For the next three interviews, the same thing happens. People ask about the season, then they slide in a question about the wedding. And every time, I feel my shoulders relax and my smile go soft without me even realizing.

One guy asks, "What's your favorite memory from that day?"

That one's easy. "After the reception, everyone left except us and a few of our closest friends. We were barefoot, dancing on the grass under these fairy lights Y/N insisted on putting up herself. The DJ was gone, so we played music off her phone, and I spun her around like we were in a cheesy rom-com. And it didn't matter that my dress had grass stains or that we had cake smudged on our faces. That's the moment I keep going back to."
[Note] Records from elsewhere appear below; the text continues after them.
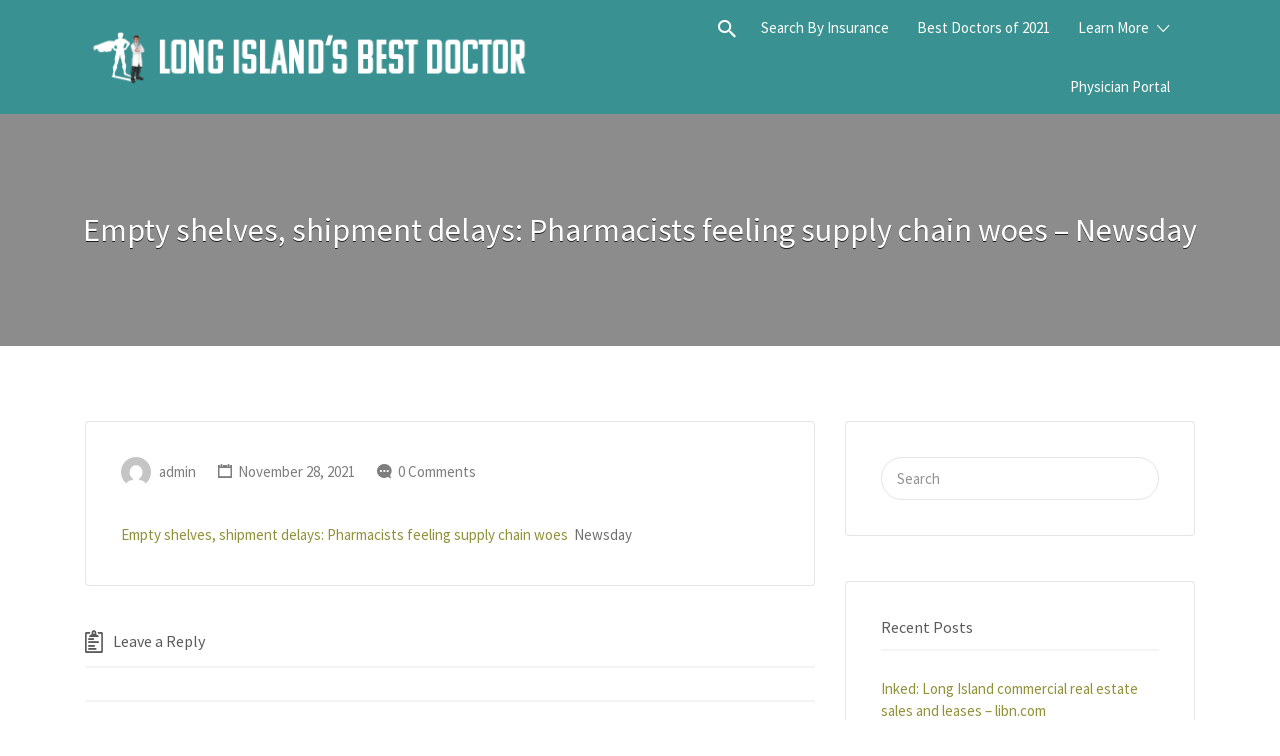

--- FILE ---
content_type: text/css; charset=utf-8
request_url: https://cdnjs.cloudflare.com/ajax/libs/timepicker/1.3.5/jquery.timepicker.min.css?ver=3.0.0
body_size: -12
content:
.ui-timepicker-container{position:absolute;overflow:hidden;box-sizing:border-box}.ui-timepicker,.ui-timepicker-viewport{box-sizing:content-box;height:205px;display:block;margin:0}.ui-timepicker{list-style:none;padding:0 1px;text-align:center}.ui-timepicker-viewport{padding:0;overflow:auto;overflow-x:hidden}.ui-timepicker-standard{font-family:Verdana,Arial,sans-serif;font-size:1.1em;background-color:#FFF;border:1px solid #AAA;color:#222;margin:0;padding:2px}.ui-timepicker-standard a{border:1px solid transparent;color:#222;display:block;padding:.2em .4em;text-decoration:none}.ui-timepicker-standard .ui-state-hover{background-color:#DADADA;border:1px solid #999;font-weight:400;color:#212121}.ui-timepicker-standard .ui-menu-item{margin:0;padding:0}.ui-timepicker-corners,.ui-timepicker-corners .ui-corner-all{-moz-border-radius:4px;-webkit-border-radius:4px;border-radius:4px}.ui-timepicker-hidden{display:none}.ui-timepicker-no-scrollbar .ui-timepicker{border:none}/*# sourceMappingURL=jquery.timepicker.min.css.map */

--- FILE ---
content_type: application/javascript
request_url: https://longislandbestdoctor.com/wp-content/plugins/heateor-social-login/public/js/heateor-social-login-public.js?ver=1.1.14
body_size: 1521
content:
function heateorSlStrReplace(e,t,o){for(var a=0;a<e.length;a++)o=o.replace(new RegExp(e[a],"g"),t[a]);return o}function heateorSlCallAjax(e){"undefined"!=typeof jQuery&&e()}function heateorSlGetScript(e,t){var o=document.createElement("script");o.src=e;var a=document.getElementsByTagName("head")[0],r=!1;o.onload=o.onreadystatechange=function(){r||this.readyState&&"loaded"!=this.readyState&&"complete"!=this.readyState||(r=!0,t(),o.onload=o.onreadystatechange=null,a.removeChild(o))},a.appendChild(o)}function heateorSlGetElementsByClass(e,t){return e.getElementsByClassName?e.getElementsByClassName(t):function(e,t){null==t&&(t=document);for(var o=[],a=t.getElementsByTagName("*"),r=a.length,l=new RegExp("(^|\\s)"+e+"(\\s|$)"),n=0,i=0;n<r;n++)l.test(a[n].className)&&(o[i]=a[n],i++);return o}(t,e)}function heateorSlPopup(e){"undefined"!=typeof heateorSlSameTabLogin&&"1"==heateorSlSameTabLogin?location.href=e:window.open(e,"_blank","height=520,width=770,left=315,top=80,resizable,scrollbars,toolbar=0,personalbar=0,menubar=no,location=no,directories=no,status")}function heateorSlLoadingIcon(){jQuery(".heateor_sl_login_container").html('<img id="heateor_sl_loading_image" src="'+heateorSlLoadingImgPath+'" />')}function heateorSlInitiateLogin(e,t){var o=jQuery(e).parents("div.heateor_sl_login_container").find(".heateor_sl_social_login_optin");0==o.length||jQuery(o).is(":checked")?"facebook"==t?heateorSlPopup(heateorSlFacebookAuthUrl):"spotify"==t?heateorSlPopup(heateorSlSpotifyAuthUrl):"discord"==t?heateorSlPopup(heateorSlDiscordAuthUrl):"dropbox"==t?heateorSlPopup(heateorSlDropboxAuthUrl):"foursquare"==t?heateorSlPopup(heateorSlFoursquareAuthUrl):"disqus"==t?heateorSlPopup(heateorSlDisqusAuthUrl):"stackoverflow"==t?heateorSlPopup(heateorSlStackoverflowAuthUrl):"amazon"==t?heateorSlPopup(heateorSlAmazonAuthUrl):"reddit"==t?heateorSlPopup(heateorSlRedditAuthUrl):"github"==t?heateorSlPopup(heateorSlGithubAuthUrl):"kakao"==t?heateorSlPopup(heateorSlKakaoAuthUrl):"line"==t?heateorSlPopup(heateorSlLineAuthUrl):"microsoft"==t?heateorSlPopup(heateorSlLiveAuthUrl):"instagram"==t?heateorSlPopup(heateorSlInstagramAuthUrl):"mailru"==t?heateorSlPopup(heateorSlMailruAuthUrl):"steam"==t?heateorSlPopup(heateorSlSteamAuthUrl):"wordpress"==t?heateorSlPopup(heateorSlWordpressAuthUrl):"twitter"==t?heateorSlPopup(heateorSlTwitterAuthUrl):"github"==t?heateorSlPopup(heateorSlGithubAuthUrl):"kakao"==t?heateorSlPopup(heateorSlKakaoAuthUrl):"spotify"==t?heateorSlPopup(heateorSlSpotifyAuthUrl):"yahoo"==t?heateorSlPopup(heateorSlYahooAuthUrl):"dribbble"==t?heateorSlPopup(heateorSlDribbbleAuthUrl):("linkedin"==t&&heateorSlPopup(heateorSlLinkedinAuthUrl),"google"==t?heateorSlPopup(heateorSlGoogleAuthUrl):"twitch"==t?heateorSlPopup(heateorSlTwitchAuthUrl):"vkontakte"==t?heateorSlPopup(heateorSlVkontakteAuthUrl):"dribbble"==t&&heateorSlPopup(heateorSlDribbbleAuthUrl)):0<o.length&&jQuery(o).parent().css("color","red")}function heateorSlDisplayLoginIcon(e,t){if("undefined"!=typeof jQuery)for(var o=0;o<t.length;o++)jQuery("."+t[o]).css("display","block");else for(o=0;o<t.length;o++)for(var a=heateorSlGetElementsByClass(e,t[o]),r=0;r<a.length;r++)a[r].style.display="block"}function heateorSlValidateEmail(e){return/^(([^<>()[\]\\.,;:\s@\"]+(\.[^<>()[\]\\.,;:\s@\"]+)*)|(\".+\"))@((\[[0-9]{1,3}\.[0-9]{1,3}\.[0-9]{1,3}\.[0-9]{1,3}\])|(([a-zA-Z\-0-9]+\.)+[a-zA-Z]{2,}))$/.test(e)}function heateor_sl_save_email(e){var t=document.getElementById("heateor_sl_email").value.trim(),o=document.getElementById("heateor_sl_confirm_email").value.trim();return"save"!=e.id||heateorSlValidateEmail(t)?t!=o?(document.getElementById("heateor_sl_error").innerHTML="Email addresses do not match",void jQuery("#TB_ajaxContent").css("height","auto")):void heateorSlCallAjax(function(){heateorSlSaveEmail(e.id,t)}):(document.getElementById("heateor_sl_error").innerHTML=heateorSlEmailPopupErrorMsg,void jQuery("#TB_ajaxContent").css("height","auto"))}function heateorSlSaveEmail(e,t){document.getElementById("heateor_sl_error").innerHTML='<img src="'+heateorSlLoadingImgPath+'" />',jQuery.ajax({type:"POST",dataType:"json",url:heateorSlAjaxUrl,data:{action:"heateor_sl_save_email",elemId:e,email:t,id:heateorSlEmailPopupUniqueId},success:function(e){window.history.pushState({html:"html",pageTitle:"page title"},"","?done=1"),1==e.status&&e.message.response&&"success"==e.message.response?location.href=e.message.url:1==e.status&&"success"==e.message?location.href=heateorSlRegRedirectionUrl:1==e.status&&"cancelled"==e.message?tb_remove():1==e.status&&"verify"==e.message?document.getElementById("TB_ajaxContent").innerHTML="<strong>"+heateorSlEmailPopupVerifyMessage+"</strong>":0==e.status&&(document.getElementById("heateor_sl_error").innerHTML=e.message,jQuery("#TB_ajaxContent").css("height","auto"))},error:function(e,t,o){location.href=decodeURIComponent(heateorSlRedirectionUrl)}})}function heateorSlCapitaliseFirstLetter2(e){return e.charAt(0).toUpperCase()+e.slice(1)}var heateorSlLinkingRedirection;heateorSlFBKey="undefined"!=typeof heateorSlFBKey?heateorSlFBKey:"",heateorSlFBLang="undefined"!=typeof heateorSlFBLang?heateorSlFBLang:heateorSlDefaultLang,heateorSlFbIosLogin="undefined"!=typeof heateorSlFbIosLogin?heateorSlFbIosLogin:0,"function"!=typeof String.prototype.trim&&(String.prototype.trim=function(){return this.replace(/^\s+|\s+$/g,"")}),void 0===heateorSlLinkingRedirection&&(heateorSlLinkingRedirection=""),heateorSlVerified&&heateorSlLoadEvent(function(){tb_show(heateorSlPopupTitle,heateorSlAjaxUrl)}),heateorSlEmailPopup&&heateorSlLoadEvent(function(){tb_show(heateorSlEmailPopupTitle,heateorSlEmailAjaxUrl)});var heateorSlCommentFormLogin=!1;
Between interviews, I sneak looks at my phone. There's a new selfie from Y/N — hair messy, holding our dog like a baby, captioned: Your wife says hurry home.

I'm supposed to be giving polished, professional answers about the craft of acting and the thematic arcs of my character, but all I want to do is close the laptop and catch the next flight out.

When the last interviewer wraps, the producer thanks me and says, "We'll send over the clips." I nod, already picturing how Y/N will react when she'll see me gushing on camera. She will tease me for being "mushy," but her ears will turn red, and she'll try to hide that smile that makes me want to marry her all over again.

By the time I'm in the car back to the hotel, I can feel my shoulders dropping, the pace of set life slowing. I scroll through my camera roll until I land on our wedding photo, the one where we're looking at each other like the rest of the world fell away.

Filming is amazing. Interviews are fine. But nothing, absolutely nothing, feels like home the way Y/N does.

And I'm not just saying that because she's going to meet me at the door tonight wearing my hoodie again... though I wouldn't mind that part, either.